§ Activity: Would you please give all the lines below again, exactly as they stand?

Stored dataset items:
......

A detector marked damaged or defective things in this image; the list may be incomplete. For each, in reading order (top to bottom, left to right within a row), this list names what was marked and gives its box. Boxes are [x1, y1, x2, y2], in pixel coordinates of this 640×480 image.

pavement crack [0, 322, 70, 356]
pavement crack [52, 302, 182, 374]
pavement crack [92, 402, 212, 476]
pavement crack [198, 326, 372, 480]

......

§ Solution to the problem:
A detector marked damaged or defective things in this image; the list may be incomplete. For each, in reading order (top to bottom, left to right within a row), this list names what was marked and gives its box. Boxes are [x1, y1, x2, y2], in pixel coordinates of this 640×480 image.

pavement crack [0, 322, 70, 356]
pavement crack [52, 302, 182, 374]
pavement crack [92, 402, 212, 476]
pavement crack [198, 326, 372, 480]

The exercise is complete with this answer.